What you should do –
Could you rewrite the rows below, replacing "pale skin" with "bare skin" and leaving everything else unchanged?

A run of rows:
[Start]

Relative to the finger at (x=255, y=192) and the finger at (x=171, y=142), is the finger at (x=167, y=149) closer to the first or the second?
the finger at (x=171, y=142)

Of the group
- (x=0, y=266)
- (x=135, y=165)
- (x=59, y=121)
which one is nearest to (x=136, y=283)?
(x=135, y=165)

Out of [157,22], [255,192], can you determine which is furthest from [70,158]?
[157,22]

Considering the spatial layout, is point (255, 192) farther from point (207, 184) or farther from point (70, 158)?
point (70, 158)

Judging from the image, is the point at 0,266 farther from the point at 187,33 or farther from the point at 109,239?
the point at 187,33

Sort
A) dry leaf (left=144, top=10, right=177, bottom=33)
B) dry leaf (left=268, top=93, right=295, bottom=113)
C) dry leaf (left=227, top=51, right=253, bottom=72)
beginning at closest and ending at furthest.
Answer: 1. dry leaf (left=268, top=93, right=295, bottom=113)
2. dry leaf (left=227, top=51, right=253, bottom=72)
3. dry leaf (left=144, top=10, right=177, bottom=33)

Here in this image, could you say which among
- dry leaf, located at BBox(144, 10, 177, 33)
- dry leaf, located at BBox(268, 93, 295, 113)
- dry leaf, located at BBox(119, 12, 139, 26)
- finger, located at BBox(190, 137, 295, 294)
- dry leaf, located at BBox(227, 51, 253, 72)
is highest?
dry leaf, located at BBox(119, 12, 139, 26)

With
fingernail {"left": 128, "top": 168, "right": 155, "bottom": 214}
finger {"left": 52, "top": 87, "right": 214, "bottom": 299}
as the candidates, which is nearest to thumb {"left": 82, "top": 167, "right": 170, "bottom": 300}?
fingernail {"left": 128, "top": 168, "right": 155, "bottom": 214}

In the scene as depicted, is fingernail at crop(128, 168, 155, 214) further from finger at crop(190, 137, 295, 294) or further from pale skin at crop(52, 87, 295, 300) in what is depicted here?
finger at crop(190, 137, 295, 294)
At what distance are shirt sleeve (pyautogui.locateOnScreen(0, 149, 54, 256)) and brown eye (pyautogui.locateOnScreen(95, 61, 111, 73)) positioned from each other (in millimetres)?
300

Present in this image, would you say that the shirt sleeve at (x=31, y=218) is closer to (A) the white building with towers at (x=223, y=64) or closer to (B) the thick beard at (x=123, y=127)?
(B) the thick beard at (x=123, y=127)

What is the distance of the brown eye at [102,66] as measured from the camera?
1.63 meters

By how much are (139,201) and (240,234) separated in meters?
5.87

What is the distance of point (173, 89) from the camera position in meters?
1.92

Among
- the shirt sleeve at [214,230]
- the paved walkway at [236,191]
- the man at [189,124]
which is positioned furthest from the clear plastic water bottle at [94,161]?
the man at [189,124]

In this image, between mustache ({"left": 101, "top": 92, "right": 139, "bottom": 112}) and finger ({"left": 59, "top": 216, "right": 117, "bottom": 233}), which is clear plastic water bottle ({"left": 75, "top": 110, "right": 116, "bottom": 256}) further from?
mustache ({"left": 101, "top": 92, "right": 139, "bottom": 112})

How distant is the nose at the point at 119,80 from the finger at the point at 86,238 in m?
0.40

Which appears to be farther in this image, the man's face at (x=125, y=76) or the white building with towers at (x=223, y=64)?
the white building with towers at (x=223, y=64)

[End]

Task result –
Relative to the finger at (x=255, y=192) and the finger at (x=171, y=142), is the finger at (x=167, y=149) closer to the first or the second?
the finger at (x=171, y=142)

Of the group
- (x=0, y=266)
- (x=135, y=165)
- (x=59, y=121)
which one is nearest to (x=136, y=283)?
(x=135, y=165)

Out of [157,22], [255,192], can you determine which is furthest from [70,158]?
[157,22]

Considering the spatial layout, is point (255, 192) farther from point (207, 184) or farther from point (70, 158)?
point (70, 158)

Judging from the image, is the point at 0,266 farther from the point at 187,33 or farther from the point at 109,239?
the point at 187,33

Sort
A) dry leaf (left=144, top=10, right=177, bottom=33)
B) dry leaf (left=268, top=93, right=295, bottom=113)
C) dry leaf (left=227, top=51, right=253, bottom=72)
beginning at closest and ending at furthest.
Answer: 1. dry leaf (left=268, top=93, right=295, bottom=113)
2. dry leaf (left=227, top=51, right=253, bottom=72)
3. dry leaf (left=144, top=10, right=177, bottom=33)

Here in this image, could you say which among
- dry leaf, located at BBox(144, 10, 177, 33)
- dry leaf, located at BBox(268, 93, 295, 113)
- dry leaf, located at BBox(119, 12, 139, 26)
- finger, located at BBox(190, 137, 295, 294)
- dry leaf, located at BBox(227, 51, 253, 72)
is highest?
dry leaf, located at BBox(119, 12, 139, 26)

With
fingernail {"left": 128, "top": 168, "right": 155, "bottom": 214}
finger {"left": 52, "top": 87, "right": 214, "bottom": 299}
as the candidates, which is nearest to thumb {"left": 82, "top": 167, "right": 170, "bottom": 300}?
fingernail {"left": 128, "top": 168, "right": 155, "bottom": 214}

In the scene as depicted, is fingernail at crop(128, 168, 155, 214) further from finger at crop(190, 137, 295, 294) or further from bare skin at crop(52, 87, 295, 300) in what is depicted here?
finger at crop(190, 137, 295, 294)
At what distance are shirt sleeve (pyautogui.locateOnScreen(0, 149, 54, 256)) and brown eye (pyautogui.locateOnScreen(95, 61, 111, 73)) positioned from each other (in millimetres)?
300

Present in this image, would you say that the shirt sleeve at (x=31, y=218) is closer to (A) the white building with towers at (x=223, y=64) or closer to (B) the thick beard at (x=123, y=127)?
(B) the thick beard at (x=123, y=127)

What is the distance of the brown eye at [102,66] as measured from the camera?
1.63 meters

By how much are (139,201) and (240,234) separated in meters?
5.87

What is the distance of point (173, 89) from the camera position in meters?
1.92

Among
- the shirt sleeve at [214,230]
- the paved walkway at [236,191]
- the man at [189,124]
which is positioned furthest from the clear plastic water bottle at [94,161]?
the man at [189,124]

In this image, between mustache ({"left": 101, "top": 92, "right": 139, "bottom": 112}) and finger ({"left": 59, "top": 216, "right": 117, "bottom": 233}), which is clear plastic water bottle ({"left": 75, "top": 110, "right": 116, "bottom": 256}) further from?
mustache ({"left": 101, "top": 92, "right": 139, "bottom": 112})

How distant is the nose at the point at 119,80 from the finger at the point at 86,238 in m?
0.40

Which appears to be farther in this image, the man's face at (x=125, y=76) or the white building with towers at (x=223, y=64)?
the white building with towers at (x=223, y=64)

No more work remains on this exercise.